Recently I received a response from an employer stating they would keep my resume on file for THREE YEARS, which made me laugh.

Either they disliked my resume so much that they were just trying to keep me from resending my resume to them, or they have a really unproductive policy. I can't imagine that contacting any applicant after three years would offer them any success. Surely even in this economy, in three years most applicants will have found employment elsewhere, and their qualifications and expectations will surely have changed.

Anonymous said...

In the last year I have hired 2 people that I first spoke to about positions over a year ago. One said that he decided to stay in his current position and was no longer looking. When an opportunity came around again, I reached out to him and he was ready to move. Another was a strong second choice for a job. When an internal promotion opened up the same position again, I contacted him. He had found another job, but HATED it, so he was excited about the chance. Both were very happy that I held on to their resumes, so it does happen sometimes. It's not always just being polite!

Anonymous said...

This is exactly why lots of employers don't respond to applicants. Unless you're blunt (which can come off rude) people want to see somthing that's not there. It's kind of like when you go on a date and say "don't call me, I'll call you.". It's closure-it's meant to end the communications without saying "unless I'm desperate I won't call you." Most good employers have such an endless stream of great candidates they never have to sift through old resumes. And no, a few of you whining about not hearing anything is going to change that. frankly, I don't care if you badmouth my company to your friends. If I didn't hire you I probably wouldn't hire them either.

Jacob Share said...

It's a white lie- it makes life easier for the person telling it, it can't be disproven by the recipient, and who knows, it might turn to be true in the end.

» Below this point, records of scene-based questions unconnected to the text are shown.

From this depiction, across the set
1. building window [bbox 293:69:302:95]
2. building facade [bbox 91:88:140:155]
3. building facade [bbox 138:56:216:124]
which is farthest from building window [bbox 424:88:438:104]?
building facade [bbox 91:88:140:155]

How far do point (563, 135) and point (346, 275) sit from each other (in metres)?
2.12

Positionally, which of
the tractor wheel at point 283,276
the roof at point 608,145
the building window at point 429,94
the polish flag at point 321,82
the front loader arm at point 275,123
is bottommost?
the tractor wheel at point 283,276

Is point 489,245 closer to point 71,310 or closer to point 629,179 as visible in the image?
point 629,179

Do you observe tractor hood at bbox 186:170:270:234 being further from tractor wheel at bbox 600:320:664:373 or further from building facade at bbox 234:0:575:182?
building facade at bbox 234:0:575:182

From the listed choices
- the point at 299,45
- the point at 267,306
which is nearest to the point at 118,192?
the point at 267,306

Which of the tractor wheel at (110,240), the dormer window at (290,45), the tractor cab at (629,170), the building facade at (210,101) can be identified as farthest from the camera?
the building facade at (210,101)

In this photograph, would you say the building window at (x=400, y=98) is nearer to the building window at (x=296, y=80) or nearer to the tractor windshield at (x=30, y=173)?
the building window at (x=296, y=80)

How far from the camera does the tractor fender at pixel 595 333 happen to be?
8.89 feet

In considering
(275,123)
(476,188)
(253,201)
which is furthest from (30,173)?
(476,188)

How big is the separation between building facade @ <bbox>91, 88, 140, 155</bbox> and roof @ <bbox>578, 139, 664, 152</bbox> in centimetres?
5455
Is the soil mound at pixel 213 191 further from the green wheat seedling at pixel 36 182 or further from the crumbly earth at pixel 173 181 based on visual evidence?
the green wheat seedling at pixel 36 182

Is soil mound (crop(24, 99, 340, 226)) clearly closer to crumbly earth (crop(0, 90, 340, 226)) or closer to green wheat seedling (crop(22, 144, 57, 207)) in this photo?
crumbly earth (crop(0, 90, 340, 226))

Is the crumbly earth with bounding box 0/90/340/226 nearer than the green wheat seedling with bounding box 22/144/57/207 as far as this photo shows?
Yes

So don't pay any attention to it.

KellyK said...

I like AAM's reply. Sometimes it means something, sometimes it doesn't. Either way, you may as well move on. Maybe they don't call because they never look at old resumes, maybe they don't call because they have no openings. Or maybe they call and it's a moot point because you have another job.

I have been rejected for jobs and then been called later about another position, so it does happen.

Anonymous said...

There are various state and federal laws that require employers to hold onto resumes. Many include this line to be in compliance with those regulations.

Amy said...

zThe OP didn't state whether it was an electronic or paper version of their resume. Paper resumes are a pain to go back through for future openings - it can be done but it's time consuming and cumbersome. If it was an electronic copy, you might stand a better chance - it's quick to run a search of a resume database or ATS and it's easy to sort the results. A lot of companies set it up as a "profile" where the candidate can log back in whenever they want to and update their info, etc. Many companies also allow you to enable a feature that generates an email to you when something relevant opens up. Keeping a resume on file can be a little bit of a two-way street if you do it right.

Anonymous said...

OP here.
I was asking this about a variety of resumes I'm submitted, some electronic, some on paper. This question wasn't is response to a particular rejection letter but a more general question.